EXERCISE AIM:
Pick out every line of the data below that contains the string "automated" with matching capitalization, and copy each of those lines.

SUPPLIED MATERIAL:
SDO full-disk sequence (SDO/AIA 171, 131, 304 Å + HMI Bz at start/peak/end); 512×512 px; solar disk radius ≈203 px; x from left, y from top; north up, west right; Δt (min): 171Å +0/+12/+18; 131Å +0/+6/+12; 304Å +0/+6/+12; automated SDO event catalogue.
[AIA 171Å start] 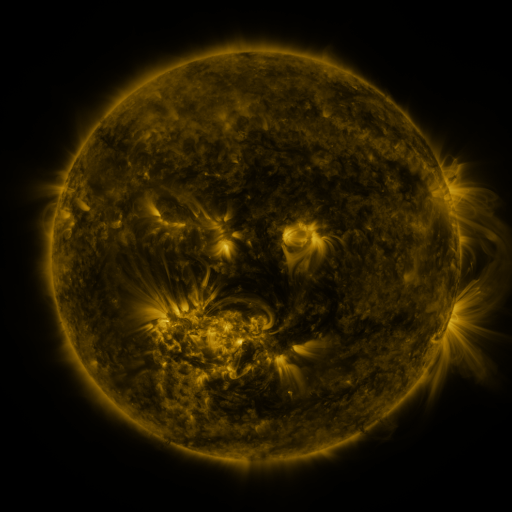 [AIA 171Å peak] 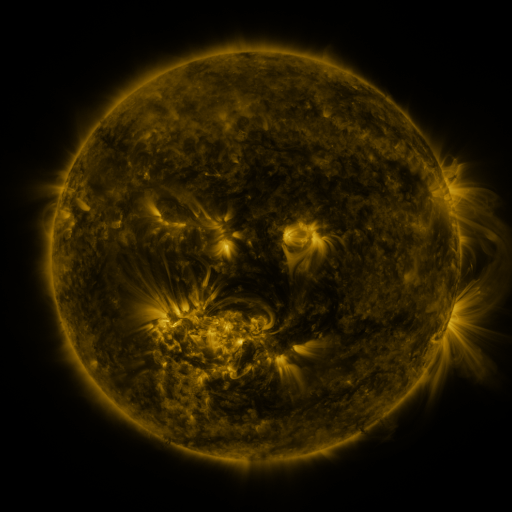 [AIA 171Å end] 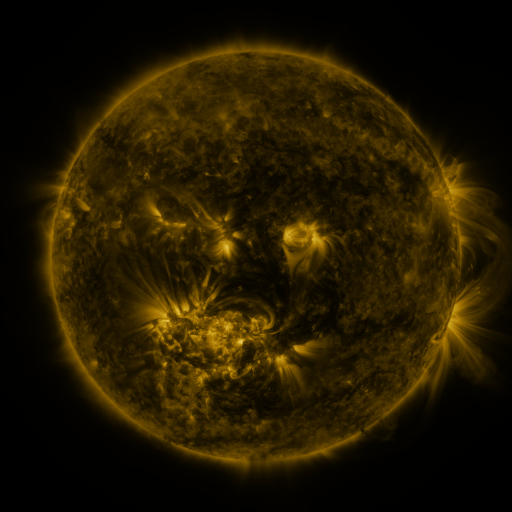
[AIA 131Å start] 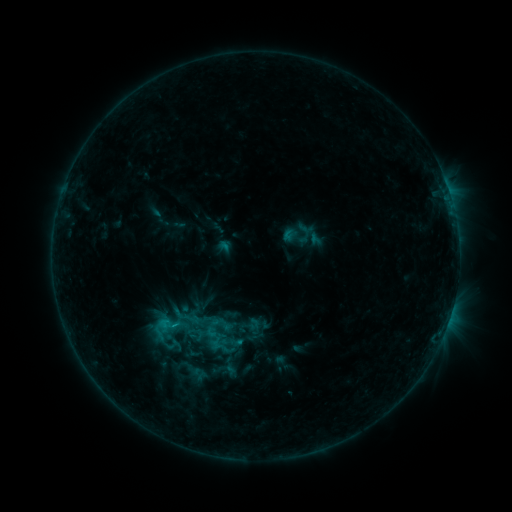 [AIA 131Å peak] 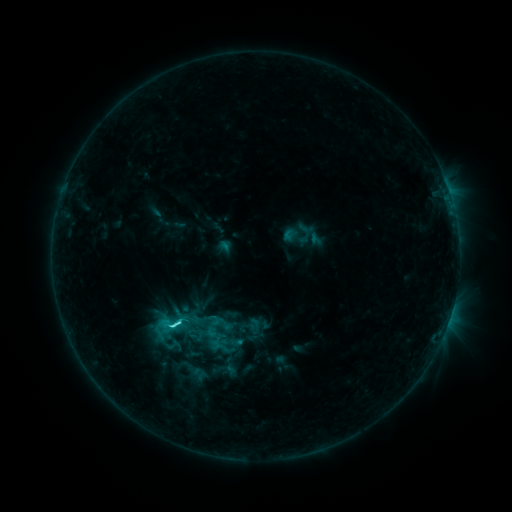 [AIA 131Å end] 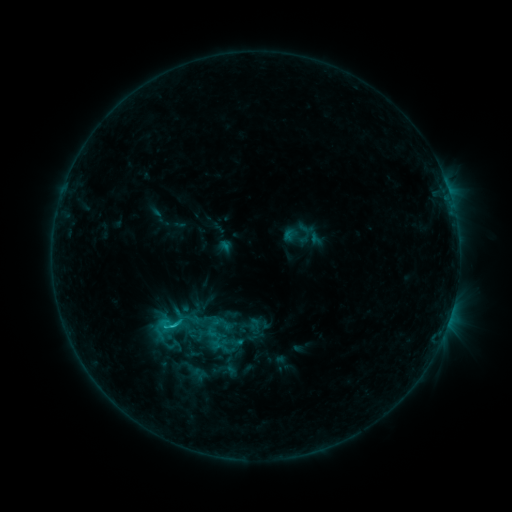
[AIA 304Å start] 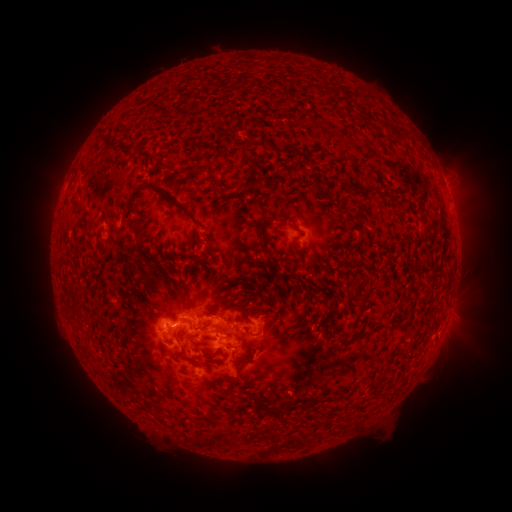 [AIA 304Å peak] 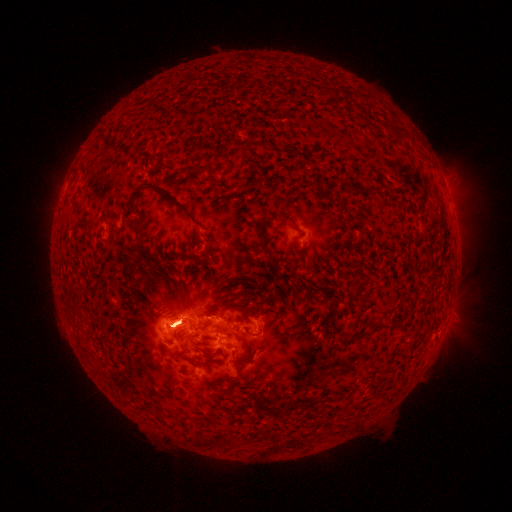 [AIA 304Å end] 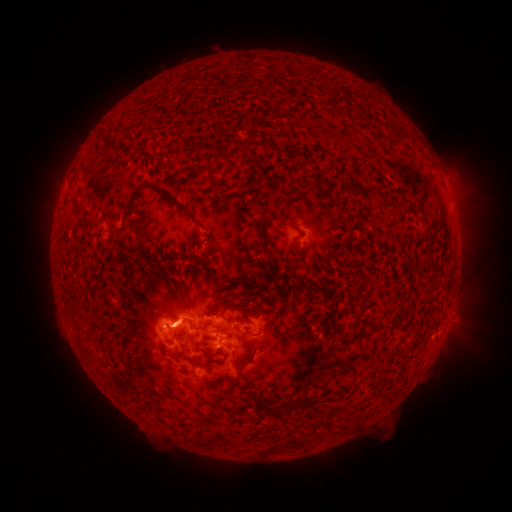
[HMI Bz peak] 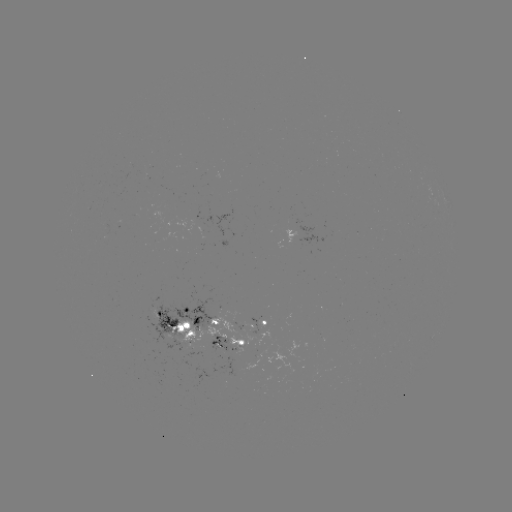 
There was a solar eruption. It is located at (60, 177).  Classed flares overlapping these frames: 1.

TASK OUTPUT:
SDO full-disk sequence (SDO/AIA 171, 131, 304 Å + HMI Bz at start/peak/end); 512×512 px; solar disk radius ≈203 px; x from left, y from top; north up, west right; Δt (min): 171Å +0/+12/+18; 131Å +0/+6/+12; 304Å +0/+6/+12; automated SDO event catalogue.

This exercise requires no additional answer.